**** Trechos dos dados ****

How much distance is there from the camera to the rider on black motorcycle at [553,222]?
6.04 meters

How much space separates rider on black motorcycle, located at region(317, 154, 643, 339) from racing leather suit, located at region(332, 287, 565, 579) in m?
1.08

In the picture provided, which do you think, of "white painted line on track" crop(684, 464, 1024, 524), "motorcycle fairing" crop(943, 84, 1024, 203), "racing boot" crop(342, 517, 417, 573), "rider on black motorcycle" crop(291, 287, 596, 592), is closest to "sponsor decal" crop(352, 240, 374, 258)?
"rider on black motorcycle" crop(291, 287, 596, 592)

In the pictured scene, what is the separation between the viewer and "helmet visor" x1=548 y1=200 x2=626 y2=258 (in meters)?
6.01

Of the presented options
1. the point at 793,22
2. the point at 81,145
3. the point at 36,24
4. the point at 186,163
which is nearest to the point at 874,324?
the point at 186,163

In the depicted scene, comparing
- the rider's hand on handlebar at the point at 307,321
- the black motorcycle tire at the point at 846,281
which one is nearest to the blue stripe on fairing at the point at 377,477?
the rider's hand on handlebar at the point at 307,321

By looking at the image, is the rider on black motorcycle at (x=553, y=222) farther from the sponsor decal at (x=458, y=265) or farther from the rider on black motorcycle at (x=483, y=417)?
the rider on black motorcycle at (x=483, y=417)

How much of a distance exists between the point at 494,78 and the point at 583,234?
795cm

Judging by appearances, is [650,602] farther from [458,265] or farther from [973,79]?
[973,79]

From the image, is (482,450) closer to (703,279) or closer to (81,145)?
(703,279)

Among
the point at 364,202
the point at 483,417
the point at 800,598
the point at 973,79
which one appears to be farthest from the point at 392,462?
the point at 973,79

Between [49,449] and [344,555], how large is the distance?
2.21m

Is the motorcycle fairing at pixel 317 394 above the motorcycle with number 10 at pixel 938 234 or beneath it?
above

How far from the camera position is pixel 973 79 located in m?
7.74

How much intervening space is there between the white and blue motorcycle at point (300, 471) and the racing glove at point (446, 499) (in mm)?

****

Tarefa:
Reescreva como lista numerada os registros que vão da linha que contém "From the image, is" até o fim dos registros, com as duas pontas incluídas. Deixe de fora as linhas em branco.

Resposta do exercício:
1. From the image, is (482,450) closer to (703,279) or closer to (81,145)?
2. (703,279)
3. Among
4. the point at 364,202
5. the point at 483,417
6. the point at 800,598
7. the point at 973,79
8. which one appears to be farthest from the point at 392,462?
9. the point at 973,79
10. Between [49,449] and [344,555], how large is the distance?
11. 2.21m
12. Is the motorcycle fairing at pixel 317 394 above the motorcycle with number 10 at pixel 938 234 or beneath it?
13. above
14. How far from the camera position is pixel 973 79 located in m?
15. 7.74
16. How much intervening space is there between the white and blue motorcycle at point (300, 471) and the racing glove at point (446, 499) (in mm)?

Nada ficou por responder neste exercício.